# Your task
Please check the Bangkok travel account below: what book did the husband read aloud from start to finish?

# Text under study
========
My initial itinerary skipped Thailand. In my ignorance I imagined it as a holiday destination jam packed full of embarrassingly drunk Australians tainting the traveller name. Upon arrival in Bangkok I was surprisingly impressed. The locals were lovely and everything looked shiny and new and modern. I dropped my hubby off at the hospital and, putting a feeling of being slightly off colour down to coffee withdrawals, took off to indulge in civilisation: pizza, cheesecake and as much western food as I could fit in my belly. We went to the movies, saw the golden buddha, took a boat ride, shopped and enjoyed. On the third day I awoke to, covering every millimetre of my entire body, including the palms of my hands and the soles of my feet, a very uncomfortable prickly red rash. Morgan took me to the hospital. After registering I entered the doctors office and lifted my tee-shirt for her professional rash inspection. The doctor’s shocked gasp and horrified expression was far from comforting and so was her diagnosis of bird flu. After several tests and ruling out bird flu (phew!) it was discovered I had a highly contagious virus needing only some cream and a few days bed rest to let it run it’s course. The hospital was 5 star and so was my husband, he fetched me food and encouraged me to go to the park for fresh air each day. He even read me stories and although I felt horrible it was awesome lying there listening to his gorgeous accent. One day he turned up at the hotel with a new book, Allan Carr’s Easyway to stop smoking. Of course I was skeptical but was more than happy to lie there listening to his soothing voice while he read the entire book to me. I smoked my last cigarette after he finished that book, an amazing feat executed with ease.
========
(Spatial grounding data)
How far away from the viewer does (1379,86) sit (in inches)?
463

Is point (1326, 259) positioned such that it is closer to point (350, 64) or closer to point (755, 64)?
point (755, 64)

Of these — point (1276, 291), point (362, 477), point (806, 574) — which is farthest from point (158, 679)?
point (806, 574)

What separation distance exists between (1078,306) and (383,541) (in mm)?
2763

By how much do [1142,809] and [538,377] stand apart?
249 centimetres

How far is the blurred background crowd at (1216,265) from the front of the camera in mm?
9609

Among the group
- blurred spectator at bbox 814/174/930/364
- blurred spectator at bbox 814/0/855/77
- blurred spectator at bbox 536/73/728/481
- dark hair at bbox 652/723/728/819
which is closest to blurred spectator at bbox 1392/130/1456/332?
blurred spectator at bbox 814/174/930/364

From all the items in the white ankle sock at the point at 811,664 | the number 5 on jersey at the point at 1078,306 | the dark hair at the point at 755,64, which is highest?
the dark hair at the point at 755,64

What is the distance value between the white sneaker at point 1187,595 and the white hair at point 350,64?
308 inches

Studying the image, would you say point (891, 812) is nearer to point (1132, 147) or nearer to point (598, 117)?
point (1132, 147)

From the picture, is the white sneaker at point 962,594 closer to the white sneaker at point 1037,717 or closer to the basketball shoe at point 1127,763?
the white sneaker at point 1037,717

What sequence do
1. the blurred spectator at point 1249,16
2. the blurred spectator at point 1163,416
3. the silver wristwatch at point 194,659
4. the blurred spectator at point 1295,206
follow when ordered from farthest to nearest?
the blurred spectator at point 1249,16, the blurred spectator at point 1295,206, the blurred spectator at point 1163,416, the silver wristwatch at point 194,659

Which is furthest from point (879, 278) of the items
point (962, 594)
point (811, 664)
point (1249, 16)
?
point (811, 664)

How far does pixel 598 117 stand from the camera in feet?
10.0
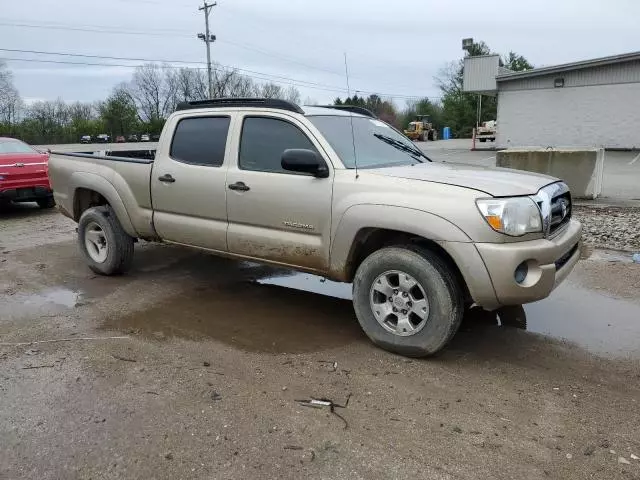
========
# Problem solution
Allan Carr's Easyway to stop smoking.